There’s also a growing awareness that full EVs come with a notable carbon footprint of their own. Driving an electric car generates little in the way of emissions, but mining rare earth metals for giant batteries and shipping those ponderous power plants around the world emits far more than stamping out an engine to burn gasoline — up to two times more, according to CarbonCounter.com, a model developed by the Massachusetts Institute of Technology’s Trancik Lab. And while a full electric vehicle is always the cleaner option over the life of a car, some consumers — particularly those who don’t drive very much —  figure a hybrid is a fairly similar shade of green.

“I don’t know that we necessarily need two cars, but we sort of need like 1.5 cars,” says Kate Buckens, a food stylist who lives in rural Connecticut with her husband and toddler. In May, the couple bought a hybrid Toyota Rav4 Prime to supplement their gasoline-powered 2015 Subaru Forester. When Buckens travels to New York for a styling job, about half of the trip — each way — is entirely on electrons.

“The full electric vehicle is in our future, but we’re not ready for it right now,” she says. “And if we’re in our 30-mile radius, which is how we tend to live when I’m not working, then we use very little gas, often none at all.”

The Buckens’ Rav4 didn’t take much carbon to make, at least not much more than a standard Rav4 that runs on dead dinosaur goo. Over its lifetime, a  Toyota bZ4X, the company’s new EV, will emit 46% less carbon than a standard Rav4, according to CarbonCounter. The hybrid Rav4 Prime, however, is no carbon slouch; its emissions will be about 36% lower than its internal-combustion cousin by the time it rolls into a recycling center. 

“On average, your emissions are substantially lower if you go for the full electric,” says Jessika Trancik, an MIT professor and architect of the school’s CarbonCounter. “But we could probably think of extreme edge cases where a hybrid is just as good.”
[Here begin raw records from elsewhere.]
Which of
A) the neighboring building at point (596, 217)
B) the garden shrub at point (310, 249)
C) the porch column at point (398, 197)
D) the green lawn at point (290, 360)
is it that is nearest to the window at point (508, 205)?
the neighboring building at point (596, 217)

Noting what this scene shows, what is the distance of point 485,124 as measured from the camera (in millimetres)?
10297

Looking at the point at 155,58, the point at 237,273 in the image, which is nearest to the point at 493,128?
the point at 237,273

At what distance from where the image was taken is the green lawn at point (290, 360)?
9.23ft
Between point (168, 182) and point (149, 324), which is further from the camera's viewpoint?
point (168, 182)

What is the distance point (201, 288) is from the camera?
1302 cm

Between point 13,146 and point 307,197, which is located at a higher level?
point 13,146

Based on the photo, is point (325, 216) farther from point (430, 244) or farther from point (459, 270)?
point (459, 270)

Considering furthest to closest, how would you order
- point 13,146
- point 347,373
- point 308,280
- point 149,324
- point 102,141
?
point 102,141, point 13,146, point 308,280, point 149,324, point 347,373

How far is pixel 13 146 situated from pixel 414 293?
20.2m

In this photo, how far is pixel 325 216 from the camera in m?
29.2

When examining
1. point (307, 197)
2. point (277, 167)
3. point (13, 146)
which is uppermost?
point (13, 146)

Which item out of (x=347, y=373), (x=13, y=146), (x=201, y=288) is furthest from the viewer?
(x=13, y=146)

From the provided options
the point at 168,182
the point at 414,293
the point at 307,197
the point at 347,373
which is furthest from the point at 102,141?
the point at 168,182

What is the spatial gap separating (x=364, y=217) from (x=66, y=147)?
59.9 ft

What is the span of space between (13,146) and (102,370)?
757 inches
A small, lighter hybrid car, for example, closes the carbon gap on a bulky gasoline-powered truck. Likewise, the difference in emissions between a hybrid and a full EV is lower in parts of the country where the power grid is still rich with fossil-fuel generation — for example, the Mountain West. Topping up a Tesla in Wyoming is a dirtier exercise than doing so in Texas, a gusher of renewable energy.

Ultimately, Trancik says people should try to electrify as much of their travel as they are able, particularly because any new vehicle is going to be around for at least 10 to 15 years. 

“It’s really like a tiny power plant — that’s the commitment you’re making to whatever type of fuel it uses,” she says. “As a consumer, you can think of yourself as an agent of market creation for the technology you choose; you’re shifting the market in a small way.”